Looking toward potential future replacement lots coming to market in the near future leads us to review Zonda’s database of known future lot inventory. We like to look to this to see the overall potential of the market in both the short and long term. The near-term potential of the future market are lots observed as having on-site land development replacing current vacant developed lots, while long-term lots exhibit overall potential though many of those lots likely will be replanned prior to development. Zonda’s updated data through the second quarter of 2021 shows those near-term lots in the pipeline have declined since the last quarter by 5.3%, meaning further signs of strain on lot supply in the near-term future for the Valley.
However, certain submarkets have shown an increase in on-site development with lots being brought to market offering opportunity in the near future. A careful review of Zonda’s database exhibits potential long-term opportunity for lots that have not yet been final mapped and shape them toward the market’s needs and desires to maximize market potential through proper planning and advisement. However, the decrease of potential near-term future lots will put continued pressure on available vacant developed lot supply through the end of 2021, and likely into the start of 2022, pressuring land prices while new-home listings prices likely begin to plateau. Keep in mind that prices can also be affected by an increase in higher-density products that are more attainable for many of the Valley’s buyers.

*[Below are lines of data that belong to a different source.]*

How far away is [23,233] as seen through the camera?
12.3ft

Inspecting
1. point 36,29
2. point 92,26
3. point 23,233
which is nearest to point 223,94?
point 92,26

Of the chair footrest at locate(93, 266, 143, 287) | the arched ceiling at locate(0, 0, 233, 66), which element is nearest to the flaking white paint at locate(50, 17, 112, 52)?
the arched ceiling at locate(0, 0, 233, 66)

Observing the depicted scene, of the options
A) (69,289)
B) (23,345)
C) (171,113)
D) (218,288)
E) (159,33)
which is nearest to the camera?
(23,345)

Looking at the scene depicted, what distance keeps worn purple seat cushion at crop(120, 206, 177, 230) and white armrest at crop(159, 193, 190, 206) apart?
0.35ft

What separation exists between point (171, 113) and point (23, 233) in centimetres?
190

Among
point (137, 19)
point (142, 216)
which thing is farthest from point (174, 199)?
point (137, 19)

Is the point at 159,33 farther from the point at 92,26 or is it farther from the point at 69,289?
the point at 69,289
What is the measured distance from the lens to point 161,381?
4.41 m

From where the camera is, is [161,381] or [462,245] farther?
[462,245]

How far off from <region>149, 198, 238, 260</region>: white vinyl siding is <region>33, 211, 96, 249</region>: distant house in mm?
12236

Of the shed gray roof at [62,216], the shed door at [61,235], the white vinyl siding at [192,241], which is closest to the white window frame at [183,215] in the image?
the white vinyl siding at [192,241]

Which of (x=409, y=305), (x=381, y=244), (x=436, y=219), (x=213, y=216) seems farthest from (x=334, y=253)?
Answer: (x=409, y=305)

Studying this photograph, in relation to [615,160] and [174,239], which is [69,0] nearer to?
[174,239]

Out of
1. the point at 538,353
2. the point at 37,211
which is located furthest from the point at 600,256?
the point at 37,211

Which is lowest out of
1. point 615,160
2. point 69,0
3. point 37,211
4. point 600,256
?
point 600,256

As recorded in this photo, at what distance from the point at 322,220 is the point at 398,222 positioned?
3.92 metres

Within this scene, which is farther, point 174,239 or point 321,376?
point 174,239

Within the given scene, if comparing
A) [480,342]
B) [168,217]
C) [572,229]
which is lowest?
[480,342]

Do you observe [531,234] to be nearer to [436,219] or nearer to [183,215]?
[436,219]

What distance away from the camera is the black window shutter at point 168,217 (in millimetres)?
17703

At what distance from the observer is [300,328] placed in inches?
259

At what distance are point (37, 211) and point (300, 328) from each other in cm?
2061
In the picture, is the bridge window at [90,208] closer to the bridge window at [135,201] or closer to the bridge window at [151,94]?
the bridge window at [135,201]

While the vacant developed lot supply pressures the market in the short term, builders have been pivoting and looking toward solutions such as higher-density detached and attached products through land planning and development that should pick up over the coming quarters to alleviate some of the lot constraints. Despite these challenges, the Valley remains an under-supplied market with strong continued demand that is likely continue throughout 2021 and into 2022, keeping the appetite for lots and land high but enhance the need for proper planning, advisement, and strategies. We will continue to study the supply, demand, and potential path forward for the Valley’s real estate market in the coming months.